Auch die Lüge von der in Aussicht stehenden Staatsbürgerschaft wurde den Afrikanern gegenüber wiederholt – und von diesen geglaubt. Aber es kam noch schlimmer. Als im Dezember 1944 im Militärlager Thiaroye nahe der senegalesischen Hauptstadt Dakar mehrere hundert aus Europa zurückgekehrte Soldaten entpflichtet und nach Hause geschickt wurden, forderten sie ihren noch ausstehenden Sold der vorangegangenen Monate. Die Offiziere werteten das als »bewaffnete Aufruhr« und ließen in die Masse der protestierenden Soldaten schießen. Wie viele Menschen dabei umgebracht wurden, konnte nie geklärt werden. Historiker schätzen, daß es mehr als 70 waren.

Von diesem »Massaker von Thiaroye« wissen die meisten Franzosen heute ebenso wenig wie überhaupt vom Einsatz afrikanischer Soldaten in Frankreichs Kriegen. In den Schulbüchern wird das Thema nur kurz gestreift und da es im Lehrplan als »fakultativ« gilt, lassen es viele Lehrer nur zu oft ganz unter den Tisch fallen, wenn es ihnen an Unterrichtszeit mangelt. Die meisten Franzosen wurden mit dieser düsteren Seite ihrer Geschichte erst jetzt im Zusammenhang mit dem Film konfrontiert.

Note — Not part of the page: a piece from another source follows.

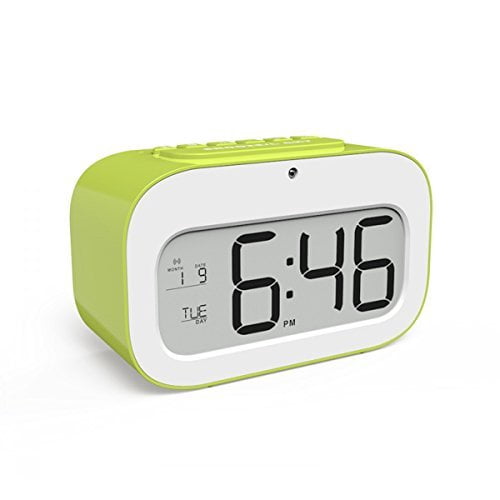 digital watch with temperature sensor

Omar Sy wurde von zahlreichen Zeitungen oder Fernseh- und Rundfunksendern interviewt und hat diese Gelegenheit ausgiebig genutzt, um über die historischen Hintergründe zu sprechen. Durch Nachforschungen von Journalisten wurde auch bekannt, daß zwar von den afrikanischen Soldaten der beiden Weltkriege heute niemand mehr lebt, wohl aber mehr als 40 Männer, die nach 1945 in Frankreichs Kolonialkriegen in Indochina und Algerien gekämpft haben. Sie sind alle über 90 Jahre alt und verbringen ihren Lebensabend fern von ihren Familien in spartanischen Ausländerheimen der Pariser Region, weil sie ihren Anspruch auf die Mindestrente von monatlich 950 Euro verloren hätten, wenn sie nach Afrika zurückgekehrt wären.

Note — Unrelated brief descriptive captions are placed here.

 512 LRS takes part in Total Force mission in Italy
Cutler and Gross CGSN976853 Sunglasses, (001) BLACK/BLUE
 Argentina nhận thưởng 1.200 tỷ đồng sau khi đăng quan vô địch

Die Empörung über diese bürokratische Schikane der Behörden war so groß, daß das Staatssekretariat für ehemalige Kriegsteilnehmer ungewöhnlich schnell reagiert und die Vorschriften geändert hat. Die ehemaligen »senegalesischen Schützen« können jetzt in ihre Heimat zurückkehren und ihre Rente wird ihnen dorthin überwiesen.